START DATASET EXCERPTS

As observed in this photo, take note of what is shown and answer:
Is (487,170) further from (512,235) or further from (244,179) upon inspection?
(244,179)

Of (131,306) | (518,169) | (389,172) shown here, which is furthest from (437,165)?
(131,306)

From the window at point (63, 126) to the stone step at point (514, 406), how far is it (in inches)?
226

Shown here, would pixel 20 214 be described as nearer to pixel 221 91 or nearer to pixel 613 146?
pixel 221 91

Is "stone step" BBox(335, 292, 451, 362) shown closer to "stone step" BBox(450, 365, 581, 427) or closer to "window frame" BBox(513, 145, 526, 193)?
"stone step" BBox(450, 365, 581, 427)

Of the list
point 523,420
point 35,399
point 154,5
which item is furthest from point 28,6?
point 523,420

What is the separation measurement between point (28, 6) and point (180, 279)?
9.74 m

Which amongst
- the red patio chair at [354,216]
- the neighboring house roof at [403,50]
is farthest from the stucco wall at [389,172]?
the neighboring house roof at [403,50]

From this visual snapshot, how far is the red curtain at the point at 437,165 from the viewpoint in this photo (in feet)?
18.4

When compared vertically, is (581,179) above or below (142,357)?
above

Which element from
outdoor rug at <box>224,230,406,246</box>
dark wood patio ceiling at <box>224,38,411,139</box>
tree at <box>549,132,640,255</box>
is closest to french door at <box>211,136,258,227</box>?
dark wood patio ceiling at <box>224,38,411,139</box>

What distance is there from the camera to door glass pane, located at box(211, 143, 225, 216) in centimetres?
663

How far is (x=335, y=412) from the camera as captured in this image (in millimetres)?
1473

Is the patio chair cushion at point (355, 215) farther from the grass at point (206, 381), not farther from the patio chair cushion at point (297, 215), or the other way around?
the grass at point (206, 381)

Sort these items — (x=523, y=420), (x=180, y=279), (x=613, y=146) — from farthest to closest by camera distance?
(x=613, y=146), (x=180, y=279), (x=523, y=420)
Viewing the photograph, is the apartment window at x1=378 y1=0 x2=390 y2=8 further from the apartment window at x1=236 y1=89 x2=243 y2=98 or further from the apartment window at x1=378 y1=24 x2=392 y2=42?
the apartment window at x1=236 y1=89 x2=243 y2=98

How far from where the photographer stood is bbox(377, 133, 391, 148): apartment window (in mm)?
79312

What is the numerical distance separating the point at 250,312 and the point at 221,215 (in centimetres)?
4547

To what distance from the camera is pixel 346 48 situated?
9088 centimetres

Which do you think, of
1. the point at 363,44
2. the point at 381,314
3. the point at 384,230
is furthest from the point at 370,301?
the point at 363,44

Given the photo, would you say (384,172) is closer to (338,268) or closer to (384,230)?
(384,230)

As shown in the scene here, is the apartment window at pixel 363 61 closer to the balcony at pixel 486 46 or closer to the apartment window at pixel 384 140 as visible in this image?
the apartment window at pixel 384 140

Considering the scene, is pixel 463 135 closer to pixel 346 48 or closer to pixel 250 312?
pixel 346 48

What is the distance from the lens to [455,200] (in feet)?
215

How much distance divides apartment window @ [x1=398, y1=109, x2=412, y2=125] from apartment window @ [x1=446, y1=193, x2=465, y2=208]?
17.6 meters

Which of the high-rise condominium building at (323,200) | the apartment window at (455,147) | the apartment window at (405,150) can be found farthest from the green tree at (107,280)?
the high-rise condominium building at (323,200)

END DATASET EXCERPTS

WORK REQUIRED:
Turn every line of the entries above into a numbered list, leaving out the blank lines.

TASK SOLUTION:
1. As observed in this photo, take note of what is shown and answer:
2. Is (487,170) further from (512,235) or further from (244,179) upon inspection?
3. (244,179)
4. Of (131,306) | (518,169) | (389,172) shown here, which is furthest from (437,165)?
5. (131,306)
6. From the window at point (63, 126) to the stone step at point (514, 406), how far is it (in inches)?
7. 226
8. Shown here, would pixel 20 214 be described as nearer to pixel 221 91 or nearer to pixel 613 146?
9. pixel 221 91
10. Is "stone step" BBox(335, 292, 451, 362) shown closer to "stone step" BBox(450, 365, 581, 427) or closer to "window frame" BBox(513, 145, 526, 193)?
11. "stone step" BBox(450, 365, 581, 427)
12. Of the list
13. point 523,420
14. point 35,399
15. point 154,5
16. which item is furthest from point 28,6?
17. point 523,420
18. What is the separation measurement between point (28, 6) and point (180, 279)?
19. 9.74 m
20. Which amongst
21. - the red patio chair at [354,216]
22. - the neighboring house roof at [403,50]
23. is farthest from the stucco wall at [389,172]?
24. the neighboring house roof at [403,50]
25. From this visual snapshot, how far is the red curtain at the point at 437,165 from the viewpoint in this photo (in feet)?
26. 18.4
27. When compared vertically, is (581,179) above or below (142,357)?
28. above
29. Which element from
30. outdoor rug at <box>224,230,406,246</box>
31. dark wood patio ceiling at <box>224,38,411,139</box>
32. tree at <box>549,132,640,255</box>
33. is closest to french door at <box>211,136,258,227</box>?
34. dark wood patio ceiling at <box>224,38,411,139</box>
35. What distance is there from the camera to door glass pane, located at box(211, 143, 225, 216) in centimetres?
36. 663
37. How far is (x=335, y=412) from the camera as captured in this image (in millimetres)?
38. 1473
39. Is the patio chair cushion at point (355, 215) farther from the grass at point (206, 381), not farther from the patio chair cushion at point (297, 215), or the other way around?
40. the grass at point (206, 381)
41. Sort these items — (x=523, y=420), (x=180, y=279), (x=613, y=146) — from farthest to closest by camera distance?
42. (x=613, y=146), (x=180, y=279), (x=523, y=420)
43. Viewing the photograph, is the apartment window at x1=378 y1=0 x2=390 y2=8 further from the apartment window at x1=236 y1=89 x2=243 y2=98 or further from the apartment window at x1=378 y1=24 x2=392 y2=42?
44. the apartment window at x1=236 y1=89 x2=243 y2=98
45. How far from where the photographer stood is bbox(377, 133, 391, 148): apartment window (in mm)?
46. 79312
47. What is the numerical distance separating the point at 250,312 and the point at 221,215 (in centimetres)?
48. 4547
49. To what distance from the camera is pixel 346 48 situated?
50. 9088 centimetres
51. Which do you think, of
52. 1. the point at 363,44
53. 2. the point at 381,314
54. 3. the point at 384,230
55. is furthest from the point at 370,301?
56. the point at 363,44
57. Given the photo, would you say (384,172) is closer to (338,268) or closer to (384,230)?
58. (384,230)
59. As shown in the scene here, is the apartment window at pixel 363 61 closer to the balcony at pixel 486 46 or closer to the apartment window at pixel 384 140 as visible in this image?
60. the apartment window at pixel 384 140
61. Considering the scene, is pixel 463 135 closer to pixel 346 48 or closer to pixel 250 312?
62. pixel 346 48
63. What is the distance from the lens to [455,200] (in feet)?
64. 215
65. How much distance divides apartment window @ [x1=398, y1=109, x2=412, y2=125] from apartment window @ [x1=446, y1=193, x2=465, y2=208]?
66. 17.6 meters
67. Which of the high-rise condominium building at (323,200) | the apartment window at (455,147) | the apartment window at (405,150) can be found farthest from the green tree at (107,280)?
68. the high-rise condominium building at (323,200)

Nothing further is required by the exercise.